In our study, we assessed the regression of LVH with the help of LVMI measured by echocardiography at discharge and in the 1st and 6th months after TAVI. LVMI was observed to be decreased significantly at 1st month after the procedure and during the clinical follow-ups compared to baseline values. Therefore, it can be propounded that the regression in LVMI and thus LVH after TAVI commences earlier and sustains during the clinical follow-ups compared to conventional s-AVR and thus will be able to reach the final values earlier. Here if we compare the conventional surgery with TAVI, we can observe that, due to the cardiopulmonary bypass, the early stage of hemodynamic effects depending on myocardial ischemia, myocardial edema and ischemia-reperfusion injury can be worse in the surgical method. The impaired diastolic functions depending on these causes can be associated with peri-operative adverse outcomes, especially in older patients [21, 22]. In a study comparing the TAVI and s-AVR in patients with AS, performed by Guarracino et al. [22], acute improvement observed in diastolic functions after TAVI had not been detected after s-AVR. They explained this by the impediment of the reduction in afterload due to the cardioplegia and cardiopulmonary bypass after s-AVR [22]. Gonçalves et al. [23] have showed the reduction of LV end-diastolic pressure with an invasive method just a minute after TAVI and detected this without any change in echocardiographic E/É’ratio [23].

Impaired LV diastolic function is an independent risk factor for early- and late-term mortality in patients with AS after s-AVR. AS leads to an increase in LV myocyte mass and additionally interstitial fibrosis. The regression of interstitial fibrosis can last long and normalization of diastolic functions can take a long time.
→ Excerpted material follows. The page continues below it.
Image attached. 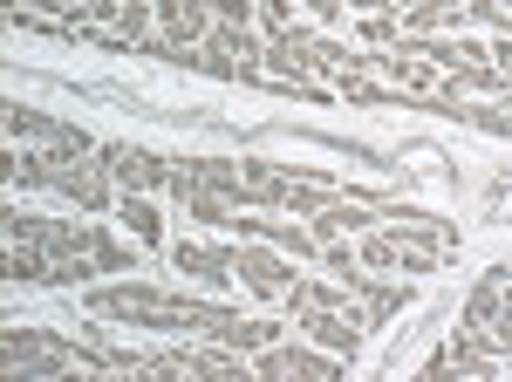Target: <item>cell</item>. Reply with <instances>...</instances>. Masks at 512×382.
<instances>
[{"label":"cell","instance_id":"cell-1","mask_svg":"<svg viewBox=\"0 0 512 382\" xmlns=\"http://www.w3.org/2000/svg\"><path fill=\"white\" fill-rule=\"evenodd\" d=\"M82 342H55V335H35V328H7V369L14 376H55V369H76Z\"/></svg>","mask_w":512,"mask_h":382},{"label":"cell","instance_id":"cell-2","mask_svg":"<svg viewBox=\"0 0 512 382\" xmlns=\"http://www.w3.org/2000/svg\"><path fill=\"white\" fill-rule=\"evenodd\" d=\"M110 164H76V157H55L48 151V191H69L82 212H103L110 205Z\"/></svg>","mask_w":512,"mask_h":382},{"label":"cell","instance_id":"cell-3","mask_svg":"<svg viewBox=\"0 0 512 382\" xmlns=\"http://www.w3.org/2000/svg\"><path fill=\"white\" fill-rule=\"evenodd\" d=\"M7 130H14V137H35V144H48L55 157H89V151H96V144L82 137L76 123H55V116L21 110V103H7Z\"/></svg>","mask_w":512,"mask_h":382},{"label":"cell","instance_id":"cell-4","mask_svg":"<svg viewBox=\"0 0 512 382\" xmlns=\"http://www.w3.org/2000/svg\"><path fill=\"white\" fill-rule=\"evenodd\" d=\"M171 267L205 280V287H226V280L239 273V253L233 246H205V239H178V246H171Z\"/></svg>","mask_w":512,"mask_h":382},{"label":"cell","instance_id":"cell-5","mask_svg":"<svg viewBox=\"0 0 512 382\" xmlns=\"http://www.w3.org/2000/svg\"><path fill=\"white\" fill-rule=\"evenodd\" d=\"M301 328H308V335H315L321 348H335V355H362V328H369V321H362V307H349V314H335V307H315V314H301Z\"/></svg>","mask_w":512,"mask_h":382},{"label":"cell","instance_id":"cell-6","mask_svg":"<svg viewBox=\"0 0 512 382\" xmlns=\"http://www.w3.org/2000/svg\"><path fill=\"white\" fill-rule=\"evenodd\" d=\"M103 164L117 171L123 191H158V185H171V164H164L158 151H130V144H117V151H103Z\"/></svg>","mask_w":512,"mask_h":382},{"label":"cell","instance_id":"cell-7","mask_svg":"<svg viewBox=\"0 0 512 382\" xmlns=\"http://www.w3.org/2000/svg\"><path fill=\"white\" fill-rule=\"evenodd\" d=\"M239 280L253 287V294H294V267L280 260V253H267V246H239Z\"/></svg>","mask_w":512,"mask_h":382},{"label":"cell","instance_id":"cell-8","mask_svg":"<svg viewBox=\"0 0 512 382\" xmlns=\"http://www.w3.org/2000/svg\"><path fill=\"white\" fill-rule=\"evenodd\" d=\"M253 369H260V376H308V382H328L335 376V362H328V355H308V348H260V355H253Z\"/></svg>","mask_w":512,"mask_h":382},{"label":"cell","instance_id":"cell-9","mask_svg":"<svg viewBox=\"0 0 512 382\" xmlns=\"http://www.w3.org/2000/svg\"><path fill=\"white\" fill-rule=\"evenodd\" d=\"M171 191H178V205H185V219H198V226H219V232H233V198H219V191H205V185H185V178H171Z\"/></svg>","mask_w":512,"mask_h":382},{"label":"cell","instance_id":"cell-10","mask_svg":"<svg viewBox=\"0 0 512 382\" xmlns=\"http://www.w3.org/2000/svg\"><path fill=\"white\" fill-rule=\"evenodd\" d=\"M362 267H403V273H431L437 260H431V253H410V246H403V232H376V239H362Z\"/></svg>","mask_w":512,"mask_h":382},{"label":"cell","instance_id":"cell-11","mask_svg":"<svg viewBox=\"0 0 512 382\" xmlns=\"http://www.w3.org/2000/svg\"><path fill=\"white\" fill-rule=\"evenodd\" d=\"M205 342H219V348H239V355H260V348H274L280 342V328L274 321H239V314H226Z\"/></svg>","mask_w":512,"mask_h":382},{"label":"cell","instance_id":"cell-12","mask_svg":"<svg viewBox=\"0 0 512 382\" xmlns=\"http://www.w3.org/2000/svg\"><path fill=\"white\" fill-rule=\"evenodd\" d=\"M355 294H362V321H369V328L410 307V287H390V280H369V273H362V287H355Z\"/></svg>","mask_w":512,"mask_h":382},{"label":"cell","instance_id":"cell-13","mask_svg":"<svg viewBox=\"0 0 512 382\" xmlns=\"http://www.w3.org/2000/svg\"><path fill=\"white\" fill-rule=\"evenodd\" d=\"M458 21H465V0H410L403 35H431V28H458Z\"/></svg>","mask_w":512,"mask_h":382},{"label":"cell","instance_id":"cell-14","mask_svg":"<svg viewBox=\"0 0 512 382\" xmlns=\"http://www.w3.org/2000/svg\"><path fill=\"white\" fill-rule=\"evenodd\" d=\"M239 232H260V239H274L287 253H321V239L308 226H294V219H239Z\"/></svg>","mask_w":512,"mask_h":382},{"label":"cell","instance_id":"cell-15","mask_svg":"<svg viewBox=\"0 0 512 382\" xmlns=\"http://www.w3.org/2000/svg\"><path fill=\"white\" fill-rule=\"evenodd\" d=\"M123 226L137 232V246H158L164 239V219H158V205H151V198H144V191H123Z\"/></svg>","mask_w":512,"mask_h":382},{"label":"cell","instance_id":"cell-16","mask_svg":"<svg viewBox=\"0 0 512 382\" xmlns=\"http://www.w3.org/2000/svg\"><path fill=\"white\" fill-rule=\"evenodd\" d=\"M7 185H14V191H41V185H48V157H21V151H14V157H7Z\"/></svg>","mask_w":512,"mask_h":382},{"label":"cell","instance_id":"cell-17","mask_svg":"<svg viewBox=\"0 0 512 382\" xmlns=\"http://www.w3.org/2000/svg\"><path fill=\"white\" fill-rule=\"evenodd\" d=\"M485 335L499 342V355H512V287L499 294V307H492V321H485Z\"/></svg>","mask_w":512,"mask_h":382},{"label":"cell","instance_id":"cell-18","mask_svg":"<svg viewBox=\"0 0 512 382\" xmlns=\"http://www.w3.org/2000/svg\"><path fill=\"white\" fill-rule=\"evenodd\" d=\"M362 41H376V48H396V41H403L396 14H362Z\"/></svg>","mask_w":512,"mask_h":382},{"label":"cell","instance_id":"cell-19","mask_svg":"<svg viewBox=\"0 0 512 382\" xmlns=\"http://www.w3.org/2000/svg\"><path fill=\"white\" fill-rule=\"evenodd\" d=\"M260 28H267V41L287 35L294 28V0H260Z\"/></svg>","mask_w":512,"mask_h":382},{"label":"cell","instance_id":"cell-20","mask_svg":"<svg viewBox=\"0 0 512 382\" xmlns=\"http://www.w3.org/2000/svg\"><path fill=\"white\" fill-rule=\"evenodd\" d=\"M205 7H212L219 21H239V28H246V14H253V0H205Z\"/></svg>","mask_w":512,"mask_h":382},{"label":"cell","instance_id":"cell-21","mask_svg":"<svg viewBox=\"0 0 512 382\" xmlns=\"http://www.w3.org/2000/svg\"><path fill=\"white\" fill-rule=\"evenodd\" d=\"M308 14H315V21H328V28H335V21H342V0H308Z\"/></svg>","mask_w":512,"mask_h":382},{"label":"cell","instance_id":"cell-22","mask_svg":"<svg viewBox=\"0 0 512 382\" xmlns=\"http://www.w3.org/2000/svg\"><path fill=\"white\" fill-rule=\"evenodd\" d=\"M355 7H383V0H355Z\"/></svg>","mask_w":512,"mask_h":382}]
</instances>
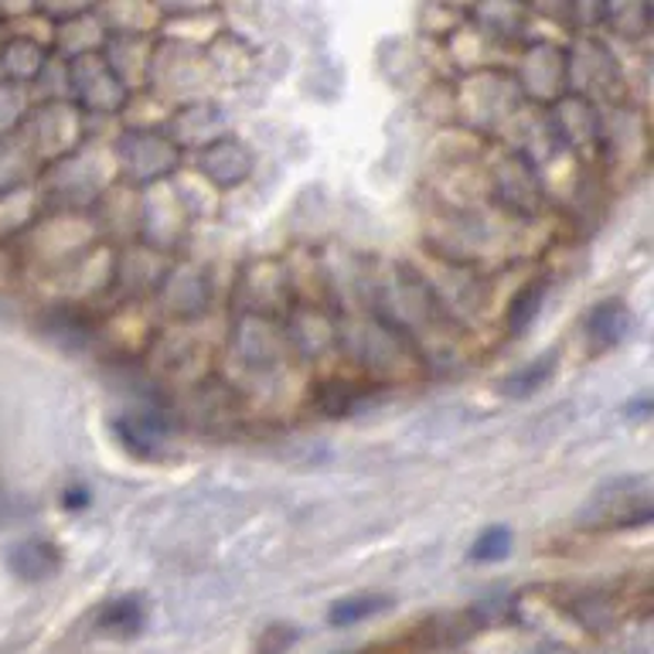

TAVI is performed in the older patients with high surgical risk and multiple co-morbid clinical conditions. Due to the early favorable hemodynamic effects and the retrieval of patients from cardiopulmonary bypass, it is believed to be superior compared with s-AVR. As it is shown in our study, the decrease in LVMI, which is the indicator of LVH in the early period and follow-ups after TAVI, can imply the usefulness and reliability of TAVI in patients with older age and co-morbid diseases.

Limitations of the study

The main limitation of our study was a small number of patients. The main reason of limited number of patients included into this study is the rarity of patients with AS convenient for TAVI. Therefore, larger scale studies are needed to confirm the beneficial effect of TAVI on LVH. The second issue is, although all echocardiographic examinations were performed by an experienced single operator, LVM measurement might be affected by some potential errors.

Conclusions

Our study demonstrated that TAVI is associated with a significant improvement on LVMI which is associated with LVH both in early period and follow-ups. TAVI is comparable to s-AVR in terms of LV reverse remodeling and superior to it due to the early favorable hemodynamic effects and the retrieval of patients from cardiopulmonary by-pass. TAVI significantly reduces the trans-aortic gradients and increases LVEF at discharge, and in the 1st and 6th months of follow-ups as well.